───── Text extract ─────
Ben, to give him credit, tried to persuade me to continue
with my studies. He realised the opportunity I was throwing away. I could not
see further than my face. All I could think of was doing my coal face
training, which lasted 100 days, and getting a big money face job.
I had already decided on completion of face training that I
would take a Shotfirer/Deputy course.
Because I had been a satisfactory worker and the Training
Officer thought highly of me he decided to help me. He explained that although
there was a long waiting list to go face training he would ensure that I
got to the top of it on reaching the age of eighteen. He said that normally
the first Forty days face training is taken on day shift, coal filling. The
next 20 days on afternoons belting and chocking. The final Twenty days were
on nights machine coal cutting. Usually when a person finishes his training
they remain on that shift they finished on, usually a back shift.. He proposed
that I would do my afternoons and nights first and then my final period would
be on days. He assured me that I would then be able to remain on days.
─────
To be done => What comes next in the coal face training memoir? Continue it from the Training Officer's assurance about remaining on days.
───── Data ─────
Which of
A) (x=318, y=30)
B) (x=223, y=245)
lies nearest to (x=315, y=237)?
─────
Task answer =>
He was as good as his word. I completed my first two periods of
afternoons and nights.
When it came to do my Coal filling training, instead of helping
out with a corner man as was usual, I found that he had put me with a team who
were 'arking out' a new coal face. The new face was the North East 1s. I did not
know at the time but anyone who arks (cuts) out a new face, is entitled to
demand a permanent coal filling job on that face.
Ben had done me another favour. Here I was just turned
eighteen and a 'piece' of coal of my own. Men worked years before they were
offered a piece' of the own and even then your face had to fit.
THIRTY TWO
A PIECE OF COAL
To describe a 'piece' of coal:-
A side of a face of coal is over eighty Yards long. That would
mean that it would take Seven men to shovel the Eighty plus yards of coal on to
the conveyer belt each shift. Each man would be responsible for about
Twelve yards of the hewing and shovelling. The tailgate corner man taking
slightly less.
All the coal face workers, including me, who had a claim to a
piece of coal drew numbers out of a hat. From that point on the corresponding
piece to that number was yours and unless you could not do the work, was yours
for the rest of that faces life.
I drew the Third piece from the right hand tailgate.
My new work mates quizzed me how I had come to get a regular
piece of coal, having only just completed face training. I don't think
initially they liked the idea but there was nothing they could do about it.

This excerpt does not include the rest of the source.